I got the DI thing covered, thanks. You might be well served using one of these Shatten mini preamps for open mics as opposed to dragging a full blown DI. It's a mere $70 cdn and it's from an Ontario company which makes the HFN pickups which are all the rage these days (cheap and really good - a rare combo). That is what I plan to use in my next guitar.


----------



## BMW-KTM (Apr 7, 2015)

I know the Godin brands are well though of particularly here in Canada and up until recently I would have recommended a Seagull but lately I have noticed the import Sigma guitars are giving outstanding tone and playability for less money and my budget minded recommendations have swung. I suggest giving them consideration. That said, it is hard to place a dollar value on supporting a Canadian company.


----------



## mawmow (Nov 14, 2017)

I agree with many answers you got...

Taylor Academy ?


----------



## Guest (Feb 19, 2019)

mawmow said:


> Taylor Academy ?





12 stringer said:


> I don't like Taylors


----------



## 12 stringer (Jan 5, 2019)

mawmow said:


> I agree with many answers you got...
> 
> Taylor Academy ?



I'll pass. I had a Taylor once and became very frustrated with it over time so I got rid of it. They are grossly overpriced and overrated, but that's just me.


----------



## Steadfastly (Nov 14, 2008)

WRITTEN EXERCISE 1
Return every line of the listing below that contains the word "foliage".

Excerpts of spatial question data

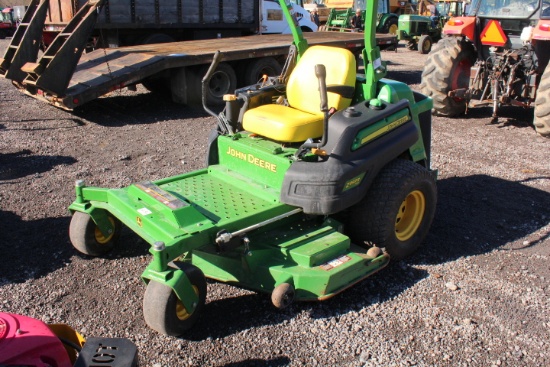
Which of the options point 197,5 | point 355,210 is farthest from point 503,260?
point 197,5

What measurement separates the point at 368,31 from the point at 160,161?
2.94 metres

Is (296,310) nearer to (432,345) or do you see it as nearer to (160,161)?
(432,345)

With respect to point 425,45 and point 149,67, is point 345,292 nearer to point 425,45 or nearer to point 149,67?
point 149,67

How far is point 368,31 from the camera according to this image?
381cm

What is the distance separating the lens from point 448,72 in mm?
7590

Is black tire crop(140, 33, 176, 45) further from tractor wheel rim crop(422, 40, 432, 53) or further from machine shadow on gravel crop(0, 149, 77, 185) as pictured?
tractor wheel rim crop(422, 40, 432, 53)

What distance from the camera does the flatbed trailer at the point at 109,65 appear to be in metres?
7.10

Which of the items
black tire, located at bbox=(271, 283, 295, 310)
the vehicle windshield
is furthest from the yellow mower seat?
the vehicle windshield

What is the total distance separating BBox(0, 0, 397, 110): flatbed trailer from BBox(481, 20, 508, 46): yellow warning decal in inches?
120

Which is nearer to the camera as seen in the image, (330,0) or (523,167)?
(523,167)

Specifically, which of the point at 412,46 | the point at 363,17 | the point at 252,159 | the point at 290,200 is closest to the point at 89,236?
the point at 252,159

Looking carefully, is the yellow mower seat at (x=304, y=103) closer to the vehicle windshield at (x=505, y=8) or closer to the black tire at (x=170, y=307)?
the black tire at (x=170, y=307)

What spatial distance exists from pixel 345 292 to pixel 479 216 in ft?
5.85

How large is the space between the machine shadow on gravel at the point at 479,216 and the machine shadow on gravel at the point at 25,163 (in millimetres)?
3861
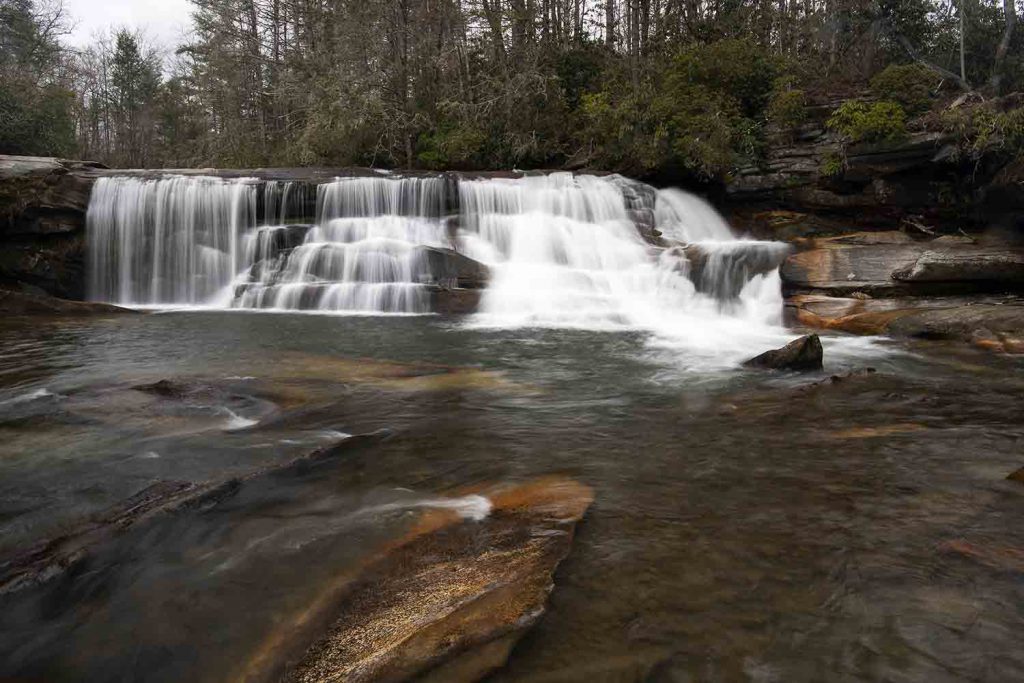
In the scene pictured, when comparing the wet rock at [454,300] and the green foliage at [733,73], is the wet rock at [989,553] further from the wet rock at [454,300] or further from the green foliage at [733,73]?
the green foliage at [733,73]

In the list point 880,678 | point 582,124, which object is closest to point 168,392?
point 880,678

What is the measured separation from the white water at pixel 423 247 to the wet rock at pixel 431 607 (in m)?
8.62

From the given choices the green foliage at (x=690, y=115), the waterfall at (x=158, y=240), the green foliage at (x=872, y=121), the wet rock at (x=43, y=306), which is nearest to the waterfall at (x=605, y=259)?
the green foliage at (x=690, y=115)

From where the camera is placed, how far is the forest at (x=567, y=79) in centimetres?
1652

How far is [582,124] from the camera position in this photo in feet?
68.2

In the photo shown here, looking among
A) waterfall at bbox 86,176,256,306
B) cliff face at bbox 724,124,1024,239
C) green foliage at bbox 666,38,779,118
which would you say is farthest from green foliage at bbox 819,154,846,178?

WRITTEN EXERCISE 2
Rewrite the part of the guitar thread that opens with the words "I got the DI" and closes with "a Canadian company.", putting "Yamaha" in place of "Sigma".

EXPECTED ANSWER 1
In the scene pictured, when comparing the wet rock at [454,300] and the green foliage at [733,73], is the wet rock at [989,553] further from the wet rock at [454,300] or further from the green foliage at [733,73]?
the green foliage at [733,73]
From the given choices the green foliage at (x=690, y=115), the waterfall at (x=158, y=240), the green foliage at (x=872, y=121), the wet rock at (x=43, y=306), which is nearest to the waterfall at (x=605, y=259)?
the green foliage at (x=690, y=115)
C) green foliage at bbox 666,38,779,118
which would you say is farthest from green foliage at bbox 819,154,846,178?

EXPECTED ANSWER 2
I got the DI thing covered, thanks. You might be well served using one of these Shatten mini preamps for open mics as opposed to dragging a full blown DI. It's a mere $70 cdn and it's from an Ontario company which makes the HFN pickups which are all the rage these days (cheap and really good - a rare combo). That is what I plan to use in my next guitar.


----------



## BMW-KTM (Apr 7, 2015)

I know the Godin brands are well though of particularly here in Canada and up until recently I would have recommended a Seagull but lately I have noticed the import Yamaha guitars are giving outstanding tone and playability for less money and my budget minded recommendations have swung. I suggest giving them consideration. That said, it is hard to place a dollar value on supporting a Canadian company.